DOCUMENT TEXT
Backed by Netscape founder Marc Andreessen, Rockmelt was first reported on by The New York Times in August 2009. At the time, Rockmelt was supposedly going to be a next-generation Web browser designed to take advantage of new Web applications and services.
A year later, and Rockmelt appears to be nothing more than another social networking-focused browser similar to Flock.
Just like Flock, Rockmelt incorporates your social networking activity into browser sidebars so you can stay up-to-date on your friends’ activities while you browse other parts of the Web. Unlike Flock, however, Rockmelt features a single sign-on profile tied to your Facebook ID that you can carry with you using any computer running Rockmelt. Both browsers are based on Chromium, Google’s open source project that is basically a test ground for Google Chrome.
If you’d like to try out Rockmelt, you can sign up for the limited beta at Rockmelt.com by signing in with your Facebook ID.
I haven’t had a chance to get my hands on Rockmelt yet, but here’s a look at some of the key features of the world’s latest social-focused browser.
All about Facebook
You can use Rockmelt as you would any normal Web browser by just firing it up and surfing the Web. But Rockmelt’s real power is unlocked when you login to the browser using your Facebook ID. This allows the browser to display a list of your Facebook friends in a slim sidebar on the left side of the browser window; feeds from your favorite sites in a sidebar on the right; as well as store your browser bookmarks and preferences.
All of this personalized information is saved on Rockmelt’s servers so that you can access it by logging into the Rockmelt browser from any computer. Rockmelt does not, however, save your Web searches or browsing history, according to an interview with Rockmelt co-founders Eric Vishria and Tim Howes by blogger Robert Scoble. The company also says that all of your personal data is stored as an encrypted bundle on its servers to keep it private. It’s not clear if Rockmelt has the ability to decrypt your data, but the company does say they are not interested in your information for the purposes of ad targeting.
It should be noted that in addition to being an investor in Rockmelt, Andreessen also sits on Facebook’s board of directors.

MATERIAL SUPPLIED

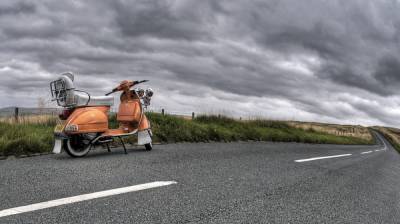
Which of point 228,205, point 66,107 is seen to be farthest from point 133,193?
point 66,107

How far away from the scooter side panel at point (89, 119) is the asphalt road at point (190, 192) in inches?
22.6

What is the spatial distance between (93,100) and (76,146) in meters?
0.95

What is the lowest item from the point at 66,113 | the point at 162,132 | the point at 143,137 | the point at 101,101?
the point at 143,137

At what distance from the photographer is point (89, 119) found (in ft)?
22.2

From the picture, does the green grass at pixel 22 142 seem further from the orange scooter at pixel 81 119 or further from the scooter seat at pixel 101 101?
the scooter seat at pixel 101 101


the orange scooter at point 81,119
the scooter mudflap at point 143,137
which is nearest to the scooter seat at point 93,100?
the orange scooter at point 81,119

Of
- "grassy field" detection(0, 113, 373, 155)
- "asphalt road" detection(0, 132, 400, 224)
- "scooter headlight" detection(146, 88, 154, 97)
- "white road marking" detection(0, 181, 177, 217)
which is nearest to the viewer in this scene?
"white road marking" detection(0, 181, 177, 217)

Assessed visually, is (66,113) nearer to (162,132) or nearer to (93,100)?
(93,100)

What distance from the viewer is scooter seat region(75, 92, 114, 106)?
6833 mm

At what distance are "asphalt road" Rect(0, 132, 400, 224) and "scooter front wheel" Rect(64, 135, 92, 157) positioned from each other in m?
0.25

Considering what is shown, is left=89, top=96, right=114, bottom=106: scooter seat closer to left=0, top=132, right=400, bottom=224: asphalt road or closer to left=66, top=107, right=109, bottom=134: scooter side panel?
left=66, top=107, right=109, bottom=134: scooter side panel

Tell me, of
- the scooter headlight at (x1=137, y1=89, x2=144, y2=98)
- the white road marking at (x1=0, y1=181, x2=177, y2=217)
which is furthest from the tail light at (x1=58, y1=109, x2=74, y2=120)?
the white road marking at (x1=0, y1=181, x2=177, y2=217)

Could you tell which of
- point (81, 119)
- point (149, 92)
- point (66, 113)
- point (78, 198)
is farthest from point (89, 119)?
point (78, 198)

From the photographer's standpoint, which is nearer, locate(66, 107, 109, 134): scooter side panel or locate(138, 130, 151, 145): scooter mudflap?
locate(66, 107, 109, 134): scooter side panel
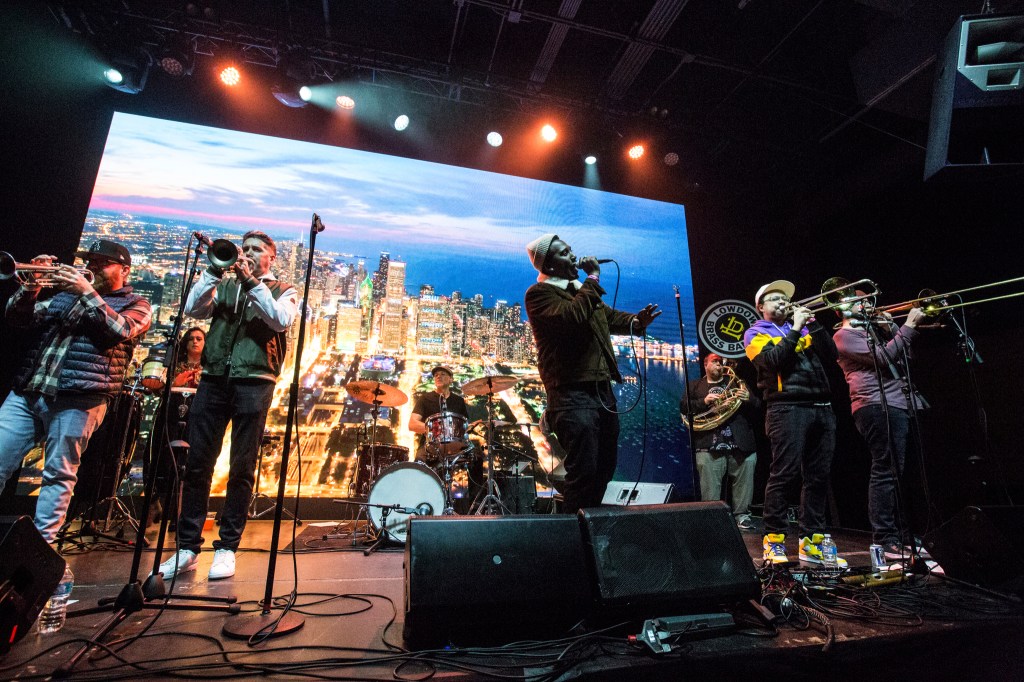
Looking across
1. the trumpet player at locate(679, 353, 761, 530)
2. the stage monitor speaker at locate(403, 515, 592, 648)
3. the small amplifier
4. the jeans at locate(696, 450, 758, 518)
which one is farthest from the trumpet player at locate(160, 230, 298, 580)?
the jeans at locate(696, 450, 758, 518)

==

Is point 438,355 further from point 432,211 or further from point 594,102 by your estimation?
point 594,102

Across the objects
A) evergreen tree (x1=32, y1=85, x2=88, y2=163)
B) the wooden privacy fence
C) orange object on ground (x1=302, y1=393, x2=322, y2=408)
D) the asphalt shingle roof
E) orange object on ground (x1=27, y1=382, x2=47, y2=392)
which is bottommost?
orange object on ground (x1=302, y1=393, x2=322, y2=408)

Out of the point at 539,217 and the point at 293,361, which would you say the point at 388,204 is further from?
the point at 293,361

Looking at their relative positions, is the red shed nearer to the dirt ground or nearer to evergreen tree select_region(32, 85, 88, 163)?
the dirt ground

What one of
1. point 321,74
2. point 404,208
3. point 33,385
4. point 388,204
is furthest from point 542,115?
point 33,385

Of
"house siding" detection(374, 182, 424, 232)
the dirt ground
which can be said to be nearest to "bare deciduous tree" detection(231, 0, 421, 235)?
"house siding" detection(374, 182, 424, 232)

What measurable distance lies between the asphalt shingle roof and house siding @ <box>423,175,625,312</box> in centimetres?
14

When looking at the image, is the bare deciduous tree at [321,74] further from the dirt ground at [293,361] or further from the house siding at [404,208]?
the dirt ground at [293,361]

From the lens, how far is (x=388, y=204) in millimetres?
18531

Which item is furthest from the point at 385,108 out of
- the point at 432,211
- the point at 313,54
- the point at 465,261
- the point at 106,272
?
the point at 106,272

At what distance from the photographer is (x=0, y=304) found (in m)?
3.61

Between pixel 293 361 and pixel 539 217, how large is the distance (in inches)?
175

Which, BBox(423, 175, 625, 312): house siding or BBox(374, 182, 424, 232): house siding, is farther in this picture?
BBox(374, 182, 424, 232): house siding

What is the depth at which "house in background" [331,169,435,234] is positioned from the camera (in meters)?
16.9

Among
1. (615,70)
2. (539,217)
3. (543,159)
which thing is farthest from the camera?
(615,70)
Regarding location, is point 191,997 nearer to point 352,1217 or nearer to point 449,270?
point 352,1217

USING THE INFORMATION
**1.** Answer these from the Rockmelt article:
(a) Which publication first reported on Rockmelt, and in what month and year?
(b) On what open source project are both Rockmelt and Flock based?
(c) Which two Rockmelt co-founders were interviewed by blogger Robert Scoble?
**2.** List every person named in the Rockmelt article.
**3.** Copy the passage of the Rockmelt article starting at "A year later, and" and ending at "latest social-focused browser.".
The records have no connection to the Rockmelt article.

ANSWERS FOR THE TASKS
**1.**
(a) The New York Times, in August 2009.
(b) Chromium.
(c) Eric Vishria and Tim Howes.

**2.**
Marc Andreessen
Eric Vishria
Tim Howes
Robert Scoble

**3.**
A year later, and Rockmelt appears to be nothing more than another social networking-focused browser similar to Flock.
Just like Flock, Rockmelt incorporates your social networking activity into browser sidebars so you can stay up-to-date on your friends’ activities while you browse other parts of the Web. Unlike Flock, however, Rockmelt features a single sign-on profile tied to your Facebook ID that you can carry with you using any computer running Rockmelt. Both browsers are based on Chromium, Google’s open source project that is basically a test ground for Google Chrome.
If you’d like to try out Rockmelt, you can sign up for the limited beta at Rockmelt.com by signing in with your Facebook ID.
I haven’t had a chance to get my hands on Rockmelt yet, but here’s a look at some of the key features of the world’s latest social-focused browser.